* **EXERCISE DIRECTIONS**:
Reproduce only the material from the line containing "How far from the camera is" through the line containing "14.9 meters", replacing "farther" with "more distant" and leaving everything else unchanged.

* **EXTRACTED ENTRIES**:

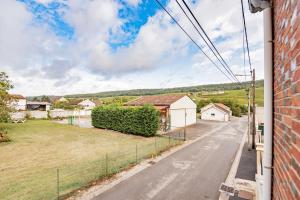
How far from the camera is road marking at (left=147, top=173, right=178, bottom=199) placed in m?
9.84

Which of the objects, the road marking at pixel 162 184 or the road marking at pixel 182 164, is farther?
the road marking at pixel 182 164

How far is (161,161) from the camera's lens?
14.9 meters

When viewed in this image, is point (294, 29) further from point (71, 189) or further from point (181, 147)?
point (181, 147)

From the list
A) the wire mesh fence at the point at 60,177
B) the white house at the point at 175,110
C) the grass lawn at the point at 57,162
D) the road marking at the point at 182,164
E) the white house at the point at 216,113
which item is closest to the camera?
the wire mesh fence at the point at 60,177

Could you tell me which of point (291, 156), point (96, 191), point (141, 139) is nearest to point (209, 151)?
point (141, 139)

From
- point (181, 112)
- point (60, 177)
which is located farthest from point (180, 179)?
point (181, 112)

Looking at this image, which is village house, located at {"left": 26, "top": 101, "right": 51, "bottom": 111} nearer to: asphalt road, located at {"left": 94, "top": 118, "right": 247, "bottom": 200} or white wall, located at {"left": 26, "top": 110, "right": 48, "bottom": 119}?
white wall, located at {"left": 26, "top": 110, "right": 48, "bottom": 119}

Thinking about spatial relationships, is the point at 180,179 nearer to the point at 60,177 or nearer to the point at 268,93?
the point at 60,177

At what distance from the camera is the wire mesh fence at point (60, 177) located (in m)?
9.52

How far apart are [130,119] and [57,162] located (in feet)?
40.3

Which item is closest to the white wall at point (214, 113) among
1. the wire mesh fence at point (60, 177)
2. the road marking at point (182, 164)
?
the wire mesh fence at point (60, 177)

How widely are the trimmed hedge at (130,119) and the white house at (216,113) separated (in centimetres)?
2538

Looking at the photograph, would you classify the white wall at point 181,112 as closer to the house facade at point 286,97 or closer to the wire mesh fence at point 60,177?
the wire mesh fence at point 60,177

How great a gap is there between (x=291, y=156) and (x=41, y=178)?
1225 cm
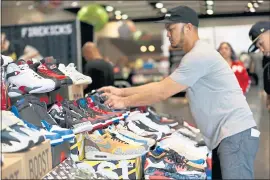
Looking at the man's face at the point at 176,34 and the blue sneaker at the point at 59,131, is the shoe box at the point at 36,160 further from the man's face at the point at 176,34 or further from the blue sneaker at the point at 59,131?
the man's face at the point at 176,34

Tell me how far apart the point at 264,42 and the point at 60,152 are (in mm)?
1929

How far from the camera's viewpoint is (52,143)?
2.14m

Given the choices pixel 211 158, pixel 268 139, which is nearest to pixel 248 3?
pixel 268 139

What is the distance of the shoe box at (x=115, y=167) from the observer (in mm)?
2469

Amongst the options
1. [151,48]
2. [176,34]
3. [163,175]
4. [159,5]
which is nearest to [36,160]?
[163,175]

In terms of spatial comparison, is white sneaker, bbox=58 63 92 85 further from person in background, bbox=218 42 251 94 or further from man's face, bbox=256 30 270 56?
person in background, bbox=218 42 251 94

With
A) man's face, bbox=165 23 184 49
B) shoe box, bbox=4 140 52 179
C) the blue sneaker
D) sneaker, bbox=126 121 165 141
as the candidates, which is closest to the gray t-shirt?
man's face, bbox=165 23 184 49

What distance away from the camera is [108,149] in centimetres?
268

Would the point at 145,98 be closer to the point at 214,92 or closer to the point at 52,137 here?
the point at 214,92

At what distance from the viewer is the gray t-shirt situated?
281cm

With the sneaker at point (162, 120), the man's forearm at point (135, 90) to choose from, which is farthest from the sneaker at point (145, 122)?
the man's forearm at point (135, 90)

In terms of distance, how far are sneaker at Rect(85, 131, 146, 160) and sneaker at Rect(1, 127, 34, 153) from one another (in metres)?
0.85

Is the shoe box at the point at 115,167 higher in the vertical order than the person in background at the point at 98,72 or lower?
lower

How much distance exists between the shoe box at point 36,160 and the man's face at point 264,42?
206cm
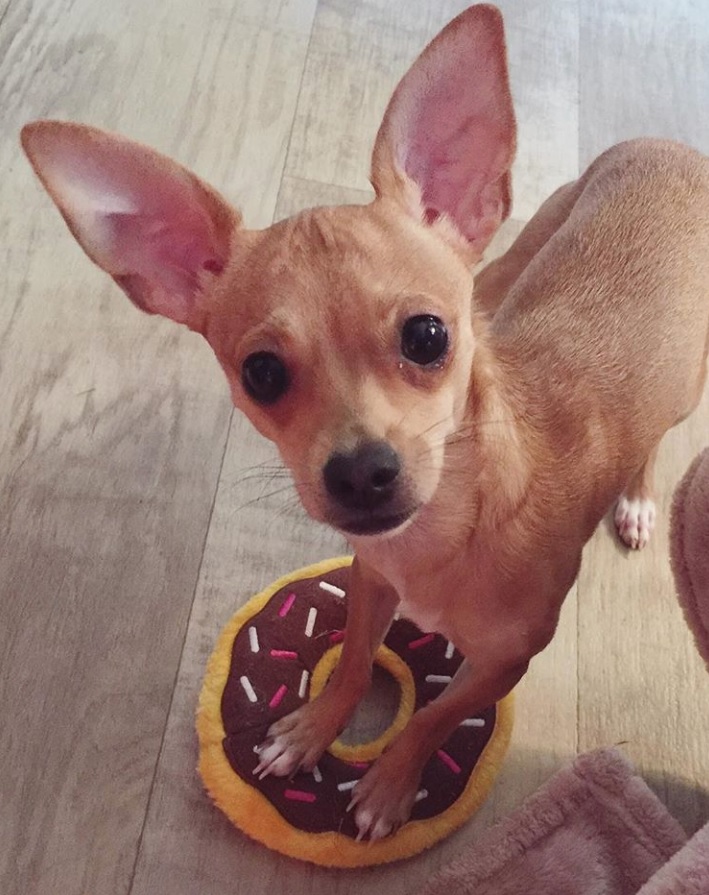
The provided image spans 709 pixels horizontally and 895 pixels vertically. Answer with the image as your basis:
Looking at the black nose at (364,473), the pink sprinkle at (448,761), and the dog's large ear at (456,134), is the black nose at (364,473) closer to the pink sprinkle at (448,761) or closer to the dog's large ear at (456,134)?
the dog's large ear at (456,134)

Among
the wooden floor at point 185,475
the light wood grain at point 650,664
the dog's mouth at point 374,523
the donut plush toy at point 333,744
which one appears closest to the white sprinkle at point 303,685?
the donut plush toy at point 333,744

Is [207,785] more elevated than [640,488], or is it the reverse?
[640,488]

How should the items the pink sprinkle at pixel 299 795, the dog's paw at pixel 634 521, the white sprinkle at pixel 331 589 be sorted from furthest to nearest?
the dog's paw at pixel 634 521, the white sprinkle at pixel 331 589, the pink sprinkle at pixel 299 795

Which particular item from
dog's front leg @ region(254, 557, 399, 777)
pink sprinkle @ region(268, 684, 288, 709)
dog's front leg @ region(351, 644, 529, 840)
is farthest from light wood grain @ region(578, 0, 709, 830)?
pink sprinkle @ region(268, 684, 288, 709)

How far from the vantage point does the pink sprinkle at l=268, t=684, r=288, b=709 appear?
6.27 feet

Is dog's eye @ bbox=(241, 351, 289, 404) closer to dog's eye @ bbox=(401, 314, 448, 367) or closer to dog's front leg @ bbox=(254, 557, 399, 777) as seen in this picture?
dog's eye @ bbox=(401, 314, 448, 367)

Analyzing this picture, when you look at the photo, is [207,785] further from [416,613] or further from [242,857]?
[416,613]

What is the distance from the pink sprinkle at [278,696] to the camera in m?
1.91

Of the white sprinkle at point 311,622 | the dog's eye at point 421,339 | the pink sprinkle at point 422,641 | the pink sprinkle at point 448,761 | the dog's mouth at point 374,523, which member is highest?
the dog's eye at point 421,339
* * *
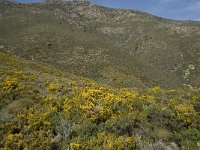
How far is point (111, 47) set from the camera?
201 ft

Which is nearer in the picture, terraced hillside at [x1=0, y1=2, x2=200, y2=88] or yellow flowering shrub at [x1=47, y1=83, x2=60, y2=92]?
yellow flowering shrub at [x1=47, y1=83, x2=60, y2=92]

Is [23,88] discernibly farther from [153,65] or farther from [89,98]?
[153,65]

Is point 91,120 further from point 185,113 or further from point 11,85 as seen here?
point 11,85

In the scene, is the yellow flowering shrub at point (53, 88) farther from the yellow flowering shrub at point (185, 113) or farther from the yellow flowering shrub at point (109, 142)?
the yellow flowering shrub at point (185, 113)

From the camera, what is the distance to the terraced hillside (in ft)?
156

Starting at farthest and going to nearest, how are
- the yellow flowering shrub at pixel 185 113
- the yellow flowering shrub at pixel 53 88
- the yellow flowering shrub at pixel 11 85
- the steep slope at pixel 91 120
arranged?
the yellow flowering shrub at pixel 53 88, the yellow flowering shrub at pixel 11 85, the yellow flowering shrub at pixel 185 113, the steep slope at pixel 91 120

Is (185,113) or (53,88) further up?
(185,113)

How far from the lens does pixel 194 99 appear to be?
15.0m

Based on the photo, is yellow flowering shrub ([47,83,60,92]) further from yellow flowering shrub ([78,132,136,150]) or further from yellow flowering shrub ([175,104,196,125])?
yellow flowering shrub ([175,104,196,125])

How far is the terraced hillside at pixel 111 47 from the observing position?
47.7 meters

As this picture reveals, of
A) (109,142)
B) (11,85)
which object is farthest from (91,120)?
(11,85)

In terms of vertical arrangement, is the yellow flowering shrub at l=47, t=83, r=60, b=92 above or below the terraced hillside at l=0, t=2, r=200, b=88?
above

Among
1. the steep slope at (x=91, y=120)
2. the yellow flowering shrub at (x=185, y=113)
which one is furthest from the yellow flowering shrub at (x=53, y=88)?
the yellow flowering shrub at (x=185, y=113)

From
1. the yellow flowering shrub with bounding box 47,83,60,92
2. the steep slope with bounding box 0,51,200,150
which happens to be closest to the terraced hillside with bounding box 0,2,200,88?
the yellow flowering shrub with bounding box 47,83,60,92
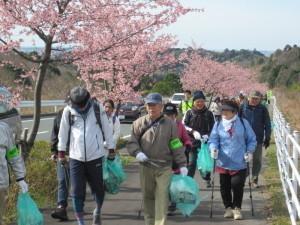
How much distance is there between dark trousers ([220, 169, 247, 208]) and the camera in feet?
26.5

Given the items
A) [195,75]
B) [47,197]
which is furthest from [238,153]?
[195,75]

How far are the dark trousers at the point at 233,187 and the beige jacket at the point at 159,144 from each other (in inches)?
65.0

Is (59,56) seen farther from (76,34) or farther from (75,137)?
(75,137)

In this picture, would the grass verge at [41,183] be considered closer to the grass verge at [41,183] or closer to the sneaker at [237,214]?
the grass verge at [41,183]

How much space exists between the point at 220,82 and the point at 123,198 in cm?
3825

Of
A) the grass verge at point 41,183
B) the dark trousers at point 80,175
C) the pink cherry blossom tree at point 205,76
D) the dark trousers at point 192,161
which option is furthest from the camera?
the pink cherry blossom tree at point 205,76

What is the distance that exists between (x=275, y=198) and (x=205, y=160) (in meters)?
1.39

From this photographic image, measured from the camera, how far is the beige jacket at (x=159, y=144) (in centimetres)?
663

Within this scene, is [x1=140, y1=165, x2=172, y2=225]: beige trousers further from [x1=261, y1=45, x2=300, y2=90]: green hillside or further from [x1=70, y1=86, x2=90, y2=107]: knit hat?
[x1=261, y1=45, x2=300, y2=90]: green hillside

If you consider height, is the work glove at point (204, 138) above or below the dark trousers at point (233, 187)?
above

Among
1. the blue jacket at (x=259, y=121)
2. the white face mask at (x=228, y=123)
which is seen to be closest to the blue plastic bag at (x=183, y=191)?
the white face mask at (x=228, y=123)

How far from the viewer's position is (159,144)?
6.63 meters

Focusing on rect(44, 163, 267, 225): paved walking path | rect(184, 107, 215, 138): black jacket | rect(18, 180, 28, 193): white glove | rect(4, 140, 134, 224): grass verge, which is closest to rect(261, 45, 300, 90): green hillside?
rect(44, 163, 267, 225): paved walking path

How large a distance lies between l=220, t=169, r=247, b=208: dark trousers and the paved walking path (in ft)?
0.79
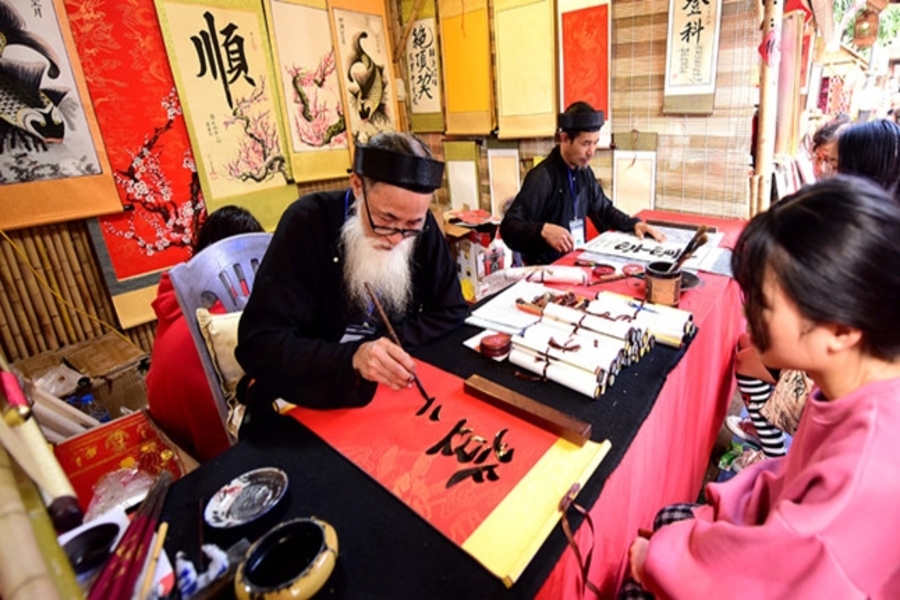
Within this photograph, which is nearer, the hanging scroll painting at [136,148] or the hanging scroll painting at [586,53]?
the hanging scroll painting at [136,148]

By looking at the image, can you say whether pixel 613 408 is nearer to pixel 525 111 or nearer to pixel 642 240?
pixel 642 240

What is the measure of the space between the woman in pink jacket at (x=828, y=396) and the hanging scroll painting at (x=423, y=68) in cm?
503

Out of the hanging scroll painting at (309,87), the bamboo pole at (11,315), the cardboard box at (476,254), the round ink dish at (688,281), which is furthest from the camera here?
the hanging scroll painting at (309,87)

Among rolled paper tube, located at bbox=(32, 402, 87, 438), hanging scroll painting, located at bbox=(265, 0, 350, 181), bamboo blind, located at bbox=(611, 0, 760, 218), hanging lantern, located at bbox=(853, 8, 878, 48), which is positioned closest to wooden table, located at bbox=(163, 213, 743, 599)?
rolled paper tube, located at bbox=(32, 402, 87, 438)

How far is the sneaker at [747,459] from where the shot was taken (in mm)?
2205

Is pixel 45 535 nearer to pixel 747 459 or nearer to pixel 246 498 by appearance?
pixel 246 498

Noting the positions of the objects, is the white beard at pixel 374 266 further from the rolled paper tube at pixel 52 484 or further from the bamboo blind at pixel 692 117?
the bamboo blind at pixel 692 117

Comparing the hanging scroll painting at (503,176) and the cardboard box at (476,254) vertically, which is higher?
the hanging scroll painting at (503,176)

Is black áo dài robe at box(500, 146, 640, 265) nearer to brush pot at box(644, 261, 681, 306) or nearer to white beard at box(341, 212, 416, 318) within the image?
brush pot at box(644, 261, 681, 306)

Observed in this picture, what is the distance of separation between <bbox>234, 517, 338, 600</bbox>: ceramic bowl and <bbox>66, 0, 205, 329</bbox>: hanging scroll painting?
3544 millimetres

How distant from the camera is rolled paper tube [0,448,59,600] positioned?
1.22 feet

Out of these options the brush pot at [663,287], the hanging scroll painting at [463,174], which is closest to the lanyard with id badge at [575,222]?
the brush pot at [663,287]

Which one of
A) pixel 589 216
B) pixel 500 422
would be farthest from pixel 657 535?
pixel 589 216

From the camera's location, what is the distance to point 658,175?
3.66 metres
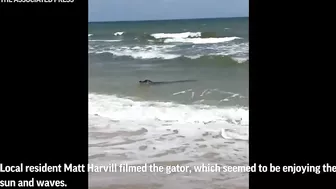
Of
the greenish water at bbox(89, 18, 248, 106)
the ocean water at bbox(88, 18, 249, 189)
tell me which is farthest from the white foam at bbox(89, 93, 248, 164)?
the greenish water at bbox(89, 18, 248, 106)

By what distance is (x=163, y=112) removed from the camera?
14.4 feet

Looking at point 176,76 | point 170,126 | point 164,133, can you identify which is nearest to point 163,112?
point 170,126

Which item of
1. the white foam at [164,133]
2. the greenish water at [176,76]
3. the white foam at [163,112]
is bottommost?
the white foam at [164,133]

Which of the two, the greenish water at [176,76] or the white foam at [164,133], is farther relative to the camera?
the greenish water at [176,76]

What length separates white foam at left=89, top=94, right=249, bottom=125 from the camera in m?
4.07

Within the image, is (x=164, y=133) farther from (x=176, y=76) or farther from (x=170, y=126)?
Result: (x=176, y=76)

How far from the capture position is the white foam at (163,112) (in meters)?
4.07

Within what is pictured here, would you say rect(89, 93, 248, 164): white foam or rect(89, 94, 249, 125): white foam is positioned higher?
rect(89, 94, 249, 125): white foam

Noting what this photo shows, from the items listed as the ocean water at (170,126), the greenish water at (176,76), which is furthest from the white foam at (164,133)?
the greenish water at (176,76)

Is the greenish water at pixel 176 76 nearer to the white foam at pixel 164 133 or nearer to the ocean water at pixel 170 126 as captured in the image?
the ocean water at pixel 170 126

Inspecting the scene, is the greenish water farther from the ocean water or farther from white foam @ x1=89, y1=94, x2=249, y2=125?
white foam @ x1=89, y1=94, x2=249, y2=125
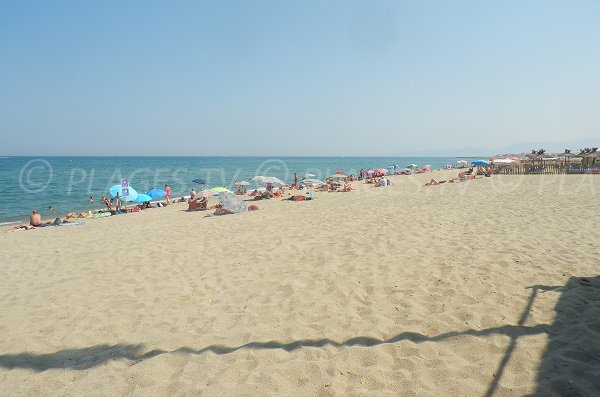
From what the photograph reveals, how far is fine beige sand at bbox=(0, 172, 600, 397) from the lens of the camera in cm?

* **CORRECT RESULT**:
How far from the camera is road marking at (left=147, top=173, right=178, bottom=199) placed in m?
9.84

Which of the objects, the road marking at pixel 162 184 or the road marking at pixel 182 164, is more distant?
the road marking at pixel 182 164

How far is (161,161) from the camera's lens?
14.9 meters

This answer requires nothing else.